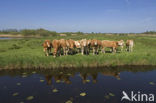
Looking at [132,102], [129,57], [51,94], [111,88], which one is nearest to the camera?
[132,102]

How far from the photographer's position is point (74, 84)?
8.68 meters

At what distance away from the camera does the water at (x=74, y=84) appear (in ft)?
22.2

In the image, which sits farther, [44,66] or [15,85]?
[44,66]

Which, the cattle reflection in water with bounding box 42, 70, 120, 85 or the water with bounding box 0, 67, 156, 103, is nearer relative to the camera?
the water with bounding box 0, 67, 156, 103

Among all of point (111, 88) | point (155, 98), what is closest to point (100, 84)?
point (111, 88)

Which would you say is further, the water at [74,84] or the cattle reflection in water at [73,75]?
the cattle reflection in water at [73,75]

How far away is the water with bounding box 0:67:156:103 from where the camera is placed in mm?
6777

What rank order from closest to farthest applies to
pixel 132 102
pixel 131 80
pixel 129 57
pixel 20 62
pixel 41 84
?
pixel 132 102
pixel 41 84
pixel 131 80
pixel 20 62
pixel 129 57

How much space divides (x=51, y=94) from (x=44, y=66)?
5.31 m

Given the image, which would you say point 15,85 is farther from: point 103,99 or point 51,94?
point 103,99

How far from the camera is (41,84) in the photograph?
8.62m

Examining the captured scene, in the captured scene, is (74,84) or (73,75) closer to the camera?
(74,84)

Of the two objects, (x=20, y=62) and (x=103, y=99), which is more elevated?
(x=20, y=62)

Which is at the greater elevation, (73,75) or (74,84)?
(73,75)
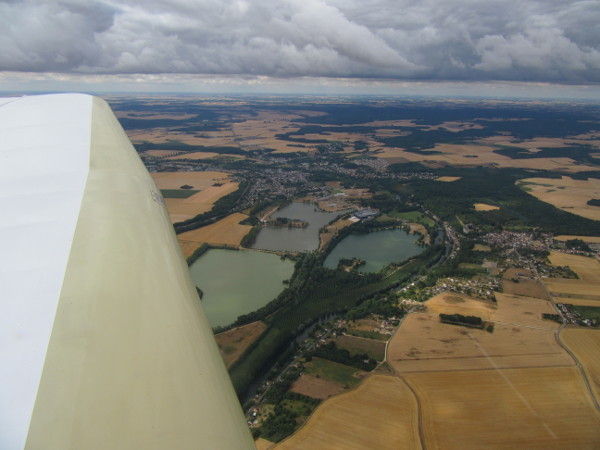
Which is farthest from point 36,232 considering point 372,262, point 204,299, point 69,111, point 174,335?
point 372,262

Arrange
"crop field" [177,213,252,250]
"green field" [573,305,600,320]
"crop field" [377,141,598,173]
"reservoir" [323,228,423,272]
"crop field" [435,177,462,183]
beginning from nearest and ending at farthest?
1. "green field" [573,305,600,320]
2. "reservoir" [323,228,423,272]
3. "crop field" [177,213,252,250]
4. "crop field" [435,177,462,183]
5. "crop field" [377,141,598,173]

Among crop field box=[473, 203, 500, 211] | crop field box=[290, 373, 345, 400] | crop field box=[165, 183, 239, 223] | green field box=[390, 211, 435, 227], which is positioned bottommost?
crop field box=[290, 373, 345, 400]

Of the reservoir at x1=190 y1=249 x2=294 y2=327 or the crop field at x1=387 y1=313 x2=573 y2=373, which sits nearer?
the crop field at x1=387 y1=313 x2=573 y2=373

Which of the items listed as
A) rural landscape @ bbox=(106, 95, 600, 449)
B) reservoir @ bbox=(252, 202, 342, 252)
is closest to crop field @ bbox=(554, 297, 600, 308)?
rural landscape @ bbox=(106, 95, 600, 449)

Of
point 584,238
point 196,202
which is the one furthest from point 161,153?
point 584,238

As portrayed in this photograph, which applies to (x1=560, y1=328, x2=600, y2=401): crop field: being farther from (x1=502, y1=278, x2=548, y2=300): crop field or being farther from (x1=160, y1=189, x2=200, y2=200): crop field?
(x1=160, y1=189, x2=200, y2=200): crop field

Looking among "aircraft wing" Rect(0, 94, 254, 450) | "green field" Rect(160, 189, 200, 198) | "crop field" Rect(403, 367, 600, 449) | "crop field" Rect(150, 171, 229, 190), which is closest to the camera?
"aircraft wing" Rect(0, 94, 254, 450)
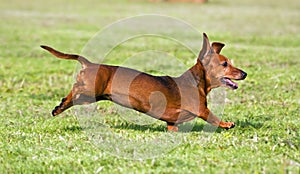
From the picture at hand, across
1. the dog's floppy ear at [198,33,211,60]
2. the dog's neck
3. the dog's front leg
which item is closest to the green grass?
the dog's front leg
= = = =
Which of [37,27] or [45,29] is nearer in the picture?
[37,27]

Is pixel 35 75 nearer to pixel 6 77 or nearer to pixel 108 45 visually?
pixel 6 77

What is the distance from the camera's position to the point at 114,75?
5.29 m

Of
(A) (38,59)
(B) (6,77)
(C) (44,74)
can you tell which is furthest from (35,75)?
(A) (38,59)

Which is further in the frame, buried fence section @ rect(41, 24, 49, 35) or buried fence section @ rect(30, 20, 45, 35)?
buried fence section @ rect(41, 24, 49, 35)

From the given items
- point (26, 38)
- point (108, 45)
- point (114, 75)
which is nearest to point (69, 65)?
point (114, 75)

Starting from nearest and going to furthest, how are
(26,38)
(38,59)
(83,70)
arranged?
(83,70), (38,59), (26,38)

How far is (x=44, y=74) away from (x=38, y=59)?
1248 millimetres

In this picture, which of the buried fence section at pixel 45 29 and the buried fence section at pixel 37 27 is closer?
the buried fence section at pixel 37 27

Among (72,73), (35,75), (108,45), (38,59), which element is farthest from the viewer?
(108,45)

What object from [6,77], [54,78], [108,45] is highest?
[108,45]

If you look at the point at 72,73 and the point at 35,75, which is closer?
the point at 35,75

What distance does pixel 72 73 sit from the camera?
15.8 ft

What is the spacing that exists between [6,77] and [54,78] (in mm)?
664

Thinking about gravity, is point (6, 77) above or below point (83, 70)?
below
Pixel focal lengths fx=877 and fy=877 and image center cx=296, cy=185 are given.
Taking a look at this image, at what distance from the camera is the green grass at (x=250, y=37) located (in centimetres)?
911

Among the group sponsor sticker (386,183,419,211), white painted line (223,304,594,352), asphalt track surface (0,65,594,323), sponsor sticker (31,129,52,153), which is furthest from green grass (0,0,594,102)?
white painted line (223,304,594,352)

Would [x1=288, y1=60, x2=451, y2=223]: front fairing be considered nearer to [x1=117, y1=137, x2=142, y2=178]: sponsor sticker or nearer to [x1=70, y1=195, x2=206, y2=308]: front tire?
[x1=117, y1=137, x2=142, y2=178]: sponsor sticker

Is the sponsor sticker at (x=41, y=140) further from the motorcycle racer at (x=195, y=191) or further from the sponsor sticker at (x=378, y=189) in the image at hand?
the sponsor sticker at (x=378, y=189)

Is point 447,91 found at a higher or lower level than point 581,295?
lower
= = = =
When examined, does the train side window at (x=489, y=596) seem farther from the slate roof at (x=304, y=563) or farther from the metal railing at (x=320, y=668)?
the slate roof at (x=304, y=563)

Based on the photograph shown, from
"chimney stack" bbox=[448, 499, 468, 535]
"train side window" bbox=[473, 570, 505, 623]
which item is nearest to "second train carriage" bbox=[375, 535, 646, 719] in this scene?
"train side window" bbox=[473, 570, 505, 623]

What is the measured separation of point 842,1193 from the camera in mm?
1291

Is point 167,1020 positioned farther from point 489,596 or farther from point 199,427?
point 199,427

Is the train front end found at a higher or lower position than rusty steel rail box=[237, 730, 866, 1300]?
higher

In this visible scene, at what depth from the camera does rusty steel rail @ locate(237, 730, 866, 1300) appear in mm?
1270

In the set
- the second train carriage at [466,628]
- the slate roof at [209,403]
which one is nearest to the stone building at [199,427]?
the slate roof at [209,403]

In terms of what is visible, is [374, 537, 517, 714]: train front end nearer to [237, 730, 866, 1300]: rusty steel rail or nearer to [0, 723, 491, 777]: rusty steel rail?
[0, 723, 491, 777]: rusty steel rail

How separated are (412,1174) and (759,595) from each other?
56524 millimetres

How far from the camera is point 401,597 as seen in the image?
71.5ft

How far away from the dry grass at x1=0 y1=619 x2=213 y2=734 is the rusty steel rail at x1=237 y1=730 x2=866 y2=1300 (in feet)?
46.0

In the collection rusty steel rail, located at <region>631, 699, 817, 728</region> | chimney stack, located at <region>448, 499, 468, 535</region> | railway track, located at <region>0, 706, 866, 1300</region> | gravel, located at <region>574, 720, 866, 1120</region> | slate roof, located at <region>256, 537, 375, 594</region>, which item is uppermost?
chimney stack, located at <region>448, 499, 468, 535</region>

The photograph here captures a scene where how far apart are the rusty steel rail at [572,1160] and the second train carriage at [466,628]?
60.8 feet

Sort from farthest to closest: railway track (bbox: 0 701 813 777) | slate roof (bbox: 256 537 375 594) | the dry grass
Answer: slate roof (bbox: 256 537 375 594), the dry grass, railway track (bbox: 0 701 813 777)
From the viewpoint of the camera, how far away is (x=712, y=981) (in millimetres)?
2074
= = = =
• _Problem details_
How many lines in the records above contain the string "reservoir"? Case counts, so match it with the same capitalization. Give only the number.

• _Answer to the exercise_
4